On Thu, 10 Jul 1997, Jim Pick wrote:

> Well, at least I didn't spend too much time trying to get dpkg
> to run on "GNU Win32"...
> As I was saying before - another "almost-free" license to stick on
> the trophy shelf beside the Troll Tech license.  I'm particularily
> disturbed by Cygnus' concept of "Free Sofware".

I agree, but, if the GPL is considered "free" enough for libraries, this
new license is "free'er".  Put it this way, under the GPL, everybody would
have to put their code under the GPL.  Under this license, you don't have
too, unless you're in competition.  However, they don't say what the
license is, if you are in competition with them.  If that's GPL'd then
what's the problem.  i.e. if they say the software is LGPL'd for normal
use, but if the use is deemed to be in competition with them, than they
are operating under the GPL.  Is that legal?

Just wondering,


> ------- Forwarded Message
> Subject: Revised Cygwin32 licensing terms
> To: gnu-win32@cygnus.com
> Date: Tue, 8 Jul 1997 16:58:37 -0700 (PDT)
> From: gordoni@cygnus.com (Gordon Irlam)
> We have revised the licensing terms on Cygwin32.  Previously Cygwin32 was
> licensed under the GPL.  This restricted the use of Cygwin32 in proprietary
> software.  The new license allows Cygwin32 to be used in both free and
> proprietary software, except by direct competitors of Cygnus.
> Details of the new license are available from the GNU Win32 home page:
>     http://www.cygnus.com/misc/gnu-win32/
> We haven't yet built a new release, but when we do, we will be incorporating
> the new licensing terms into it.
> It has been tricky for us to figure out the details of the Cygwin32 license.
> This is because Cygwin32 includes both a set of applications, and a set of
> library code developers include with the code they have written.  The
> original license for Cygwin32 was the FSF Library GPL.  However, we found the
> Library GPL went to far in enabling Cygnus' business competitors to take and
> benefit from the work we had performed on Cygwin32, without contributing
> anything back in return.  As a result we decided to switch to licensing
> Cygwin32 under the GPL.  Unfortunately, we then found a lot of people who
> would otherwise have been interested in using Cygwin32 were unwilling to do
> so, because they were not willing to license their code under the GPL.  We
> are now attempting to find a balance somewhere between the two previous
> licenses we tried.

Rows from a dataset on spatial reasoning
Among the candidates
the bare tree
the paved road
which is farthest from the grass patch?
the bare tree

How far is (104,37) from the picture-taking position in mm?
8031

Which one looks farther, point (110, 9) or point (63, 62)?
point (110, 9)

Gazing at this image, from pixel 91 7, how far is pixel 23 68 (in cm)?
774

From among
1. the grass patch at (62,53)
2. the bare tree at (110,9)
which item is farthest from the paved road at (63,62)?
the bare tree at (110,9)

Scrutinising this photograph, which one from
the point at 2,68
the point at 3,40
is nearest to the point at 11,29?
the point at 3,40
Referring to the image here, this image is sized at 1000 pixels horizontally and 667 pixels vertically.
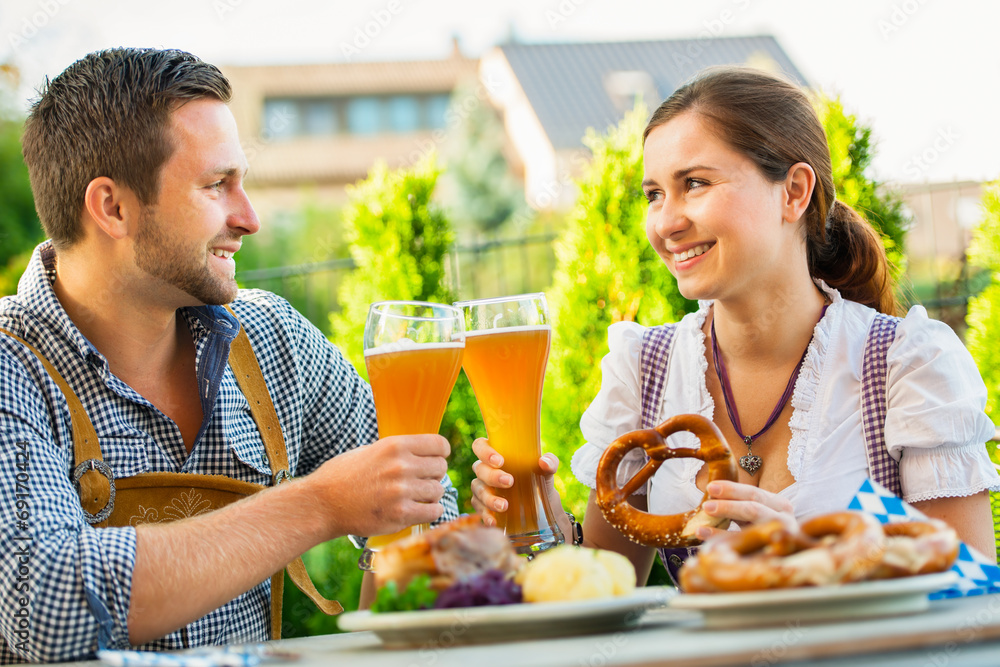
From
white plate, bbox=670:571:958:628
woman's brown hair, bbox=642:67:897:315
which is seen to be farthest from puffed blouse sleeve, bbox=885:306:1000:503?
white plate, bbox=670:571:958:628

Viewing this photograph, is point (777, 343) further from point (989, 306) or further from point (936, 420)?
point (989, 306)

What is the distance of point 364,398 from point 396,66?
32757 millimetres

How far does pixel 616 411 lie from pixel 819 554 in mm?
1422

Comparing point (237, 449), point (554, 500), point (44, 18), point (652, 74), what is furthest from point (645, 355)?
point (652, 74)

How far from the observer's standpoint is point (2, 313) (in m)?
2.08

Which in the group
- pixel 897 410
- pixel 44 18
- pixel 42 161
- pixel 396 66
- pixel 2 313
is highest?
pixel 396 66

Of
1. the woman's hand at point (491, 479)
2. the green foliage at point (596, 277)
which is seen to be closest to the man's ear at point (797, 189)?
the woman's hand at point (491, 479)

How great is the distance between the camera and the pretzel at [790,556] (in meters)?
1.03

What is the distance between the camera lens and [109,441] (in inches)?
81.4

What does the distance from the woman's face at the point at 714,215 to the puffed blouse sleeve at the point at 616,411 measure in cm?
32

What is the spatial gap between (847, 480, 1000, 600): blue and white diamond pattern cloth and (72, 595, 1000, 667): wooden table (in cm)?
20

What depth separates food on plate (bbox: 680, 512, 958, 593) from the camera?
1.03 meters

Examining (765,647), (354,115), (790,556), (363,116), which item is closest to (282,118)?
(354,115)

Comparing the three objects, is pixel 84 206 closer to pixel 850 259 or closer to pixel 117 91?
pixel 117 91
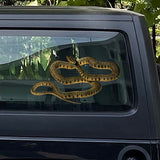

**Written tasks:**
1. Copy verbatim the passage of the Cygwin32 licensing email that opens with the words "I agree, but, if" and closes with "Is that legal?".
2. Write the next part of the Cygwin32 licensing email, picking up after its final sentence.
The listing is not required for the work asked here.

**Expected responses:**
1.
I agree, but, if the GPL is considered "free" enough for libraries, this
new license is "free'er".  Put it this way, under the GPL, everybody would
have to put their code under the GPL.  Under this license, you don't have
too, unless you're in competition.  However, they don't say what the
license is, if you are in competition with them.  If that's GPL'd then
what's the problem.  i.e. if they say the software is LGPL'd for normal
use, but if the use is deemed to be in competition with them, than they
are operating under the GPL.  Is that legal?

2.
> The new licensing terms for Cygwin32 permits anyone to make use of Cygwin32
> without adhering to the GPL, and without being required to make their
> sources available, provided that in so doing they are not attempting to
> directly compete with Cygnus.  The reason we decided it was necessary to
> prevent the use of Cygwin32 by companies that are competing directly with
> Cygnus is explained below.
> Cygnus specializes in the provision of development tools for embedded
> systems. Cygnus is responsible for perhaps 80% of all on going GCC
> development, and 95% of all GDB development.  We commercialize our
> development efforts through our GNUPro compiler tool chain.  Other people and
> organizations contribute to, and benefits from our work.
> We have found that some of our embedded systems competitors have taken the
> work we have publically released and then are using it to compete directly
> with us.  These companies typically do not contribute back to the ongoing
> development of GCC.  Several examples follow.  Taos Systems uses GCC as the
> compiler for their embedded operating system, but are not involved in the
> ongoing maintenance of GCC, and haven't made any of the modifications they
> have made to GCC publicly available.  Wind River, a major embedded systems
> developer, with a market valuation of around $1100m, makes heavy uses of the
> GNU tools including GCC, and even has a proprietary graphical front end to
> GDB (that has been designed in such a way as to get around the GPL), but
> they currently don't contribute anything to the ongoing development of any
> of GCC and GDB tools.  Tao Mountain (unrelated to Taos Systems) did a port of
> GCC for IDT to the IDT MIPS R5000, but have never merged their sources back
> with the FSF.  We find ourselves at a competitive disadvantage relative to
> these companies because these companies manage to avoid the software
> development costs Cygnus has to pay.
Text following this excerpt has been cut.